Short problem:
Render the material as a numbered list, starting at its first line and ending at the line that contains "406 centimetres", and leave out any blank lines.

[Spatial relation data]

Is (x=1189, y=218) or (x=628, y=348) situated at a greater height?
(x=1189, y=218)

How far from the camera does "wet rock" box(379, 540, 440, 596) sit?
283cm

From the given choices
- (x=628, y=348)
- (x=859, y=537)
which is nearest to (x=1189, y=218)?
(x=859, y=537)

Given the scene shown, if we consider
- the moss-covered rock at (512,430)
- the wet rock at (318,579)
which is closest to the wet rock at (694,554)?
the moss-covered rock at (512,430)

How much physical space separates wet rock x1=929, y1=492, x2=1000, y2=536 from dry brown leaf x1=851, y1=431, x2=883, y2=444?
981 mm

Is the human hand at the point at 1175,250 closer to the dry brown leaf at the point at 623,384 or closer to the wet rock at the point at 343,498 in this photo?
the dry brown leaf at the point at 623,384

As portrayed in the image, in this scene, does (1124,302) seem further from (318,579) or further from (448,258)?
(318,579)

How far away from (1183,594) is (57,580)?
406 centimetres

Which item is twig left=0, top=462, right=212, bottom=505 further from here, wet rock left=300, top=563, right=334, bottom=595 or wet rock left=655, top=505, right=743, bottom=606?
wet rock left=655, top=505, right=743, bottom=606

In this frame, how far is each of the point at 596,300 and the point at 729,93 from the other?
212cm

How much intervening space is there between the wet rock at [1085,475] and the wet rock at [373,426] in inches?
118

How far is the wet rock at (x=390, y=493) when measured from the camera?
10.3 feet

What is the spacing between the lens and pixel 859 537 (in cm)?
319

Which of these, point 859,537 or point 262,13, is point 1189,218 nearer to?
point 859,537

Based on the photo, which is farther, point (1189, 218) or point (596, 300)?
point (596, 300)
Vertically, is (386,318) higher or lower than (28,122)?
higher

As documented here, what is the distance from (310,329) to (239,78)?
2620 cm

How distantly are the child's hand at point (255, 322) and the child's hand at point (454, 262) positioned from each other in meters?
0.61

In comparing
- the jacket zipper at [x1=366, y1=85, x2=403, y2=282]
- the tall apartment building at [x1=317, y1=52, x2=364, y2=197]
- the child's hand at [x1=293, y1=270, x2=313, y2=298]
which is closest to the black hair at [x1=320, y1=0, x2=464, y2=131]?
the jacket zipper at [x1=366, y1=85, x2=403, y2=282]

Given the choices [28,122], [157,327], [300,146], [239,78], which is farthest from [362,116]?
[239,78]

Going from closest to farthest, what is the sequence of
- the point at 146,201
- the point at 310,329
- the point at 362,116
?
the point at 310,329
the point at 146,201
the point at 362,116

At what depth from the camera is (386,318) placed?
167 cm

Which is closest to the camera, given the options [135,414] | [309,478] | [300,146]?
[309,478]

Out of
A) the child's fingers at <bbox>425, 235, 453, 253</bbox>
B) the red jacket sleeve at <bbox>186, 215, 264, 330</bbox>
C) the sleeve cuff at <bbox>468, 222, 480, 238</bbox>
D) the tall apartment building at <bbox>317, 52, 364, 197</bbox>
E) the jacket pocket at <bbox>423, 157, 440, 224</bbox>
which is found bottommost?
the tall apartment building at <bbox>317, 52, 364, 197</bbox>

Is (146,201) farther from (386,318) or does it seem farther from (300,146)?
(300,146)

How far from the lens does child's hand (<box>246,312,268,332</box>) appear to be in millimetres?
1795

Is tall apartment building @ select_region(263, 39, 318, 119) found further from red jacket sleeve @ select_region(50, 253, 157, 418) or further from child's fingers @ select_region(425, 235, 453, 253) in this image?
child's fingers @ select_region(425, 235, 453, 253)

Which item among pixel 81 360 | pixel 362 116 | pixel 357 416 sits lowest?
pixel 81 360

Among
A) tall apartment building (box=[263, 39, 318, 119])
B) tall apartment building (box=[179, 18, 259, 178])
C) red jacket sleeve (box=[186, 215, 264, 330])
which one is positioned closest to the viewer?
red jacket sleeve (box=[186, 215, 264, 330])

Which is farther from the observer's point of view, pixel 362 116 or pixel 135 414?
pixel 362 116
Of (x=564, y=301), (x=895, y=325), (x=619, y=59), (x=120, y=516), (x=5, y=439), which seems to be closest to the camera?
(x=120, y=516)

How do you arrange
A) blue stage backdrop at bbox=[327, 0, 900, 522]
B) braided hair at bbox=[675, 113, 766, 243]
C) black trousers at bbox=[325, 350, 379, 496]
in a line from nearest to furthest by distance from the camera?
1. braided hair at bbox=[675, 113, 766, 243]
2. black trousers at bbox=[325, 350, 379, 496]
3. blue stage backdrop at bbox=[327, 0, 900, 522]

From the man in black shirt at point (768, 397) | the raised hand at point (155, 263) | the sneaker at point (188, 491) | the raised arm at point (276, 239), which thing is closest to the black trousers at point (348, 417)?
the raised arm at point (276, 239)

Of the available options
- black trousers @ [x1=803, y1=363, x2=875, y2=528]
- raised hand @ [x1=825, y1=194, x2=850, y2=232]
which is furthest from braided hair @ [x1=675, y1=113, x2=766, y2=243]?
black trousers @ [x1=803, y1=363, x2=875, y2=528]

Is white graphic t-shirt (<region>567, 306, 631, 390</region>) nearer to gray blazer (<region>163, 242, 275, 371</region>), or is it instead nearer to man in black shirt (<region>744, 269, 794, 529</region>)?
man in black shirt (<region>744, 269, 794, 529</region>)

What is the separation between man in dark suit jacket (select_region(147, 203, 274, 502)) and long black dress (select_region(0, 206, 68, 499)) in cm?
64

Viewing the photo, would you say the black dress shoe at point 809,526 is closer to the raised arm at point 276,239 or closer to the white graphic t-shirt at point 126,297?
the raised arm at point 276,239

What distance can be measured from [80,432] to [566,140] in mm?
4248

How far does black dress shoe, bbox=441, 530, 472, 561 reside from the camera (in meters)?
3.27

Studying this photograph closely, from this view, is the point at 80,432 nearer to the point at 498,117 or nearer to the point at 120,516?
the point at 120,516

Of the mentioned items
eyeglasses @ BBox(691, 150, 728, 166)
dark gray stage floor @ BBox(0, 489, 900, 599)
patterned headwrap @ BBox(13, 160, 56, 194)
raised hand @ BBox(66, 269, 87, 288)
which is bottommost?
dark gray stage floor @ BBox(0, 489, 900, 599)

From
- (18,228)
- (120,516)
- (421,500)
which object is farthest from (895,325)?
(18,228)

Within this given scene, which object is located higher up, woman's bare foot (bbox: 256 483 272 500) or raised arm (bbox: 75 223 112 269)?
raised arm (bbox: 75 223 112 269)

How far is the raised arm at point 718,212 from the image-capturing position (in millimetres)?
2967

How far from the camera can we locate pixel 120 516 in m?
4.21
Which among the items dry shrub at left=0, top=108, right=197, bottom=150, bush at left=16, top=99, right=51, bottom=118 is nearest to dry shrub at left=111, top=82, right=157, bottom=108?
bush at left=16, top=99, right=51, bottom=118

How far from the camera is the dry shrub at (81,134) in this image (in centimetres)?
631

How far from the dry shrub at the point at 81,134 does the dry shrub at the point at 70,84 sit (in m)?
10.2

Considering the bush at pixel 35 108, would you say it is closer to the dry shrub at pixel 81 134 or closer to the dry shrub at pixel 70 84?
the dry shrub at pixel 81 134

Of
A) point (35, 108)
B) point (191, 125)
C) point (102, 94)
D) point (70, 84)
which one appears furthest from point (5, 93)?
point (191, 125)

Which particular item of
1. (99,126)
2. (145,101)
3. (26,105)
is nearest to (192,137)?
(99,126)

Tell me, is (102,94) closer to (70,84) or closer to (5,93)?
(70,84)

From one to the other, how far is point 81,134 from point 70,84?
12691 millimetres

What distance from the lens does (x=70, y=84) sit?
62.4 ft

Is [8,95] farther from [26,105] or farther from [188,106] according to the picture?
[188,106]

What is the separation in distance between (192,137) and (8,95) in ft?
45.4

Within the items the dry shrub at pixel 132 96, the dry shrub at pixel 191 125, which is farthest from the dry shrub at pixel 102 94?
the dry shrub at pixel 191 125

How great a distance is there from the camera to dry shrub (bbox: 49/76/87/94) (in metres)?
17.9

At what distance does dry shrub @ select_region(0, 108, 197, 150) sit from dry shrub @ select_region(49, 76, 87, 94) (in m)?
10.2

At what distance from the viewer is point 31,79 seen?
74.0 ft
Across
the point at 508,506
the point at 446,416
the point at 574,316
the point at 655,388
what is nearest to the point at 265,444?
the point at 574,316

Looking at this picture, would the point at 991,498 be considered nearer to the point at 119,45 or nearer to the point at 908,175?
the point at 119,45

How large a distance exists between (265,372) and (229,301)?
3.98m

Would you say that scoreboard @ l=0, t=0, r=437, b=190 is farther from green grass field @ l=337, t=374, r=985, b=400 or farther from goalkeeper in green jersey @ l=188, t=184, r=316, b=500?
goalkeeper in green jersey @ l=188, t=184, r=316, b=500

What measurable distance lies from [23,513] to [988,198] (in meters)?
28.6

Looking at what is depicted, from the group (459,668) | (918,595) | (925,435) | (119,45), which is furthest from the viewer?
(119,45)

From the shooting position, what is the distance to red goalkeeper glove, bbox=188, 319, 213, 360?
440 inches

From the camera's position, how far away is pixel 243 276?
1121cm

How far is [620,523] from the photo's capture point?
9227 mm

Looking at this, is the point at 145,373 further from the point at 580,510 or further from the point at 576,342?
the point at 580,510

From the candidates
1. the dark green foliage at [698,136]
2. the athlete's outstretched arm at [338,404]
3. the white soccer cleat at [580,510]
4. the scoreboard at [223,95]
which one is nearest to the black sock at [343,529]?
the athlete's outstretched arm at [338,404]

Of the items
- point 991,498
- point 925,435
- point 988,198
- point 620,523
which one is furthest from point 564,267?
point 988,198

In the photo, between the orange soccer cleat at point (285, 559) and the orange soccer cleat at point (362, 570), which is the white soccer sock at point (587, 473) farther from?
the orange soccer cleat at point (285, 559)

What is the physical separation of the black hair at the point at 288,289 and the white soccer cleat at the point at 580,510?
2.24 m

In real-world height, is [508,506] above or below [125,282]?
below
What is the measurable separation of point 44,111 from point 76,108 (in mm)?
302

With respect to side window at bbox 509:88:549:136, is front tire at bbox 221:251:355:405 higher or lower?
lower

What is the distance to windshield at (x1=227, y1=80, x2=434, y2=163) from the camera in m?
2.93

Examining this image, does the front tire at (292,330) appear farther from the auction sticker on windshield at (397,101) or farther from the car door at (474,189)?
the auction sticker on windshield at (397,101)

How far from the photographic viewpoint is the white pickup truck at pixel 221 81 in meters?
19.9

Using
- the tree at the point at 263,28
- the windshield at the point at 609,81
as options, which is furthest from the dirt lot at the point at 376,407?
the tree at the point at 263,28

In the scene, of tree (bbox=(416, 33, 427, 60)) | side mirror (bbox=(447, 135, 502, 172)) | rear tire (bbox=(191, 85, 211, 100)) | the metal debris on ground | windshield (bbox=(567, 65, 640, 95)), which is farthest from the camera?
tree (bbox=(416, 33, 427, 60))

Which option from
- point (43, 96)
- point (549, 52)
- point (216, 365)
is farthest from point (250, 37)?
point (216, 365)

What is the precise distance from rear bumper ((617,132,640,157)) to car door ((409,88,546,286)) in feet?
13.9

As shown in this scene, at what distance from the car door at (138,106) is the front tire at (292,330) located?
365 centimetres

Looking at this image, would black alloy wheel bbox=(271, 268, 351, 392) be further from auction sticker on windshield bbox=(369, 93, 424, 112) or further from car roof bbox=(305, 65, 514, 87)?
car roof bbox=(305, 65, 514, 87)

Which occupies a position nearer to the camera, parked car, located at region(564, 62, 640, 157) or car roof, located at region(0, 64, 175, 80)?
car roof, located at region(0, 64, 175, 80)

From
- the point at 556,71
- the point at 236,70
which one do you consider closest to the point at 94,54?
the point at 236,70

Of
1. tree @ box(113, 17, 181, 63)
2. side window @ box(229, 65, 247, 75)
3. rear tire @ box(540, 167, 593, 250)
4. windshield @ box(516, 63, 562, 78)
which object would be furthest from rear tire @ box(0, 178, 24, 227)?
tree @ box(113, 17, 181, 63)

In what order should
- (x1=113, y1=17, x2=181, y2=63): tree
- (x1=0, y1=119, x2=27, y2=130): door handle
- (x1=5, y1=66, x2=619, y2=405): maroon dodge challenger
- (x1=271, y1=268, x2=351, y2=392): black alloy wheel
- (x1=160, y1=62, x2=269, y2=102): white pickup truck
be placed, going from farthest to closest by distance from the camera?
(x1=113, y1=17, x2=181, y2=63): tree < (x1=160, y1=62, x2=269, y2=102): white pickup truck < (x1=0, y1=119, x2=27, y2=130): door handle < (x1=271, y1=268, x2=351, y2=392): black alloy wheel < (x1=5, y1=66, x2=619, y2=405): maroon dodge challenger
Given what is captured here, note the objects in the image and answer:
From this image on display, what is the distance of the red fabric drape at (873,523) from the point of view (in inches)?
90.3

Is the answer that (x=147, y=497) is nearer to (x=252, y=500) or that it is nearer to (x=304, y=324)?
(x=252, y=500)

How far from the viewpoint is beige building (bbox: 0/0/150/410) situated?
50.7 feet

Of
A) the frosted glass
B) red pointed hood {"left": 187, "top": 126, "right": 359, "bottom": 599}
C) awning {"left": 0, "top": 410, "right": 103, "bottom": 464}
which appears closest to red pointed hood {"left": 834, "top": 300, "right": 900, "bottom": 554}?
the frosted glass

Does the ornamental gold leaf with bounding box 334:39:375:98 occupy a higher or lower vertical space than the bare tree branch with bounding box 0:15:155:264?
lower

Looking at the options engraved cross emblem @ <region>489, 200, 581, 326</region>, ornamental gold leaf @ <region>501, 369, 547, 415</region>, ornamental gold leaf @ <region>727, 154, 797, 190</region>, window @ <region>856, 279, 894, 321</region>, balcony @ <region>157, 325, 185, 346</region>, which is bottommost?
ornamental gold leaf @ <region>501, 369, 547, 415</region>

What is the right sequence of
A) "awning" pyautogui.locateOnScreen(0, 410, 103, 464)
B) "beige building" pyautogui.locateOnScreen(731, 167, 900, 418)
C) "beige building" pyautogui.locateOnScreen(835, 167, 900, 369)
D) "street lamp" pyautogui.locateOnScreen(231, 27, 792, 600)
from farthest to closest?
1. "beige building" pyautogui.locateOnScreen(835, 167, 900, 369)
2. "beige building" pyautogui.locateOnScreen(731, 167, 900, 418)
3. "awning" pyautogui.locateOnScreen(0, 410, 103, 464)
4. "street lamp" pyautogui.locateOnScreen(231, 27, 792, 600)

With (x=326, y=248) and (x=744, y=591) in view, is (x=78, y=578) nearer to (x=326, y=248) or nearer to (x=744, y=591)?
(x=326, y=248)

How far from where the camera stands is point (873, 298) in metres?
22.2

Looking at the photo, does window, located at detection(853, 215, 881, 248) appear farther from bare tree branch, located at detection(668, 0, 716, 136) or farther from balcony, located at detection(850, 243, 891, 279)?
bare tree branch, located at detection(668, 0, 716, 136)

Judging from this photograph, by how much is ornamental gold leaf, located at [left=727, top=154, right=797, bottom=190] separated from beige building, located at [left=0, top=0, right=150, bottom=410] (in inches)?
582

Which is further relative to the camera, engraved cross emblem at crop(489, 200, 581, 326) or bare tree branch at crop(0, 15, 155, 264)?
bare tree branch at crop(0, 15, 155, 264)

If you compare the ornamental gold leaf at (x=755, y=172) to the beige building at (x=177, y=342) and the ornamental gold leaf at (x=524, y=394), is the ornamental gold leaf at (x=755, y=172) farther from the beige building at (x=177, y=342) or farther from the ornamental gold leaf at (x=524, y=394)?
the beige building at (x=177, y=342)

Task response:
1. Is (x=1189, y=218) or (x=628, y=348) situated at a greater height?
2. (x=1189, y=218)
3. How far from the camera does "wet rock" box(379, 540, 440, 596) sit?
4. 283cm
5. From the given choices
6. - (x=628, y=348)
7. - (x=859, y=537)
8. which is nearest to (x=1189, y=218)?
9. (x=859, y=537)
10. Given the scene shown, if we consider
11. - the moss-covered rock at (512,430)
12. - the wet rock at (318,579)
13. which is closest to the wet rock at (694,554)?
14. the moss-covered rock at (512,430)
15. How much physical space separates wet rock x1=929, y1=492, x2=1000, y2=536 from dry brown leaf x1=851, y1=431, x2=883, y2=444?
16. 981 mm
17. Is the human hand at the point at 1175,250 closer to the dry brown leaf at the point at 623,384 or closer to the wet rock at the point at 343,498 in this photo?
18. the dry brown leaf at the point at 623,384
19. As portrayed in the image, in this scene, does (1124,302) seem further from (318,579) or further from (448,258)?
20. (318,579)
21. How far away from (1183,594) is (57,580)?
22. 406 centimetres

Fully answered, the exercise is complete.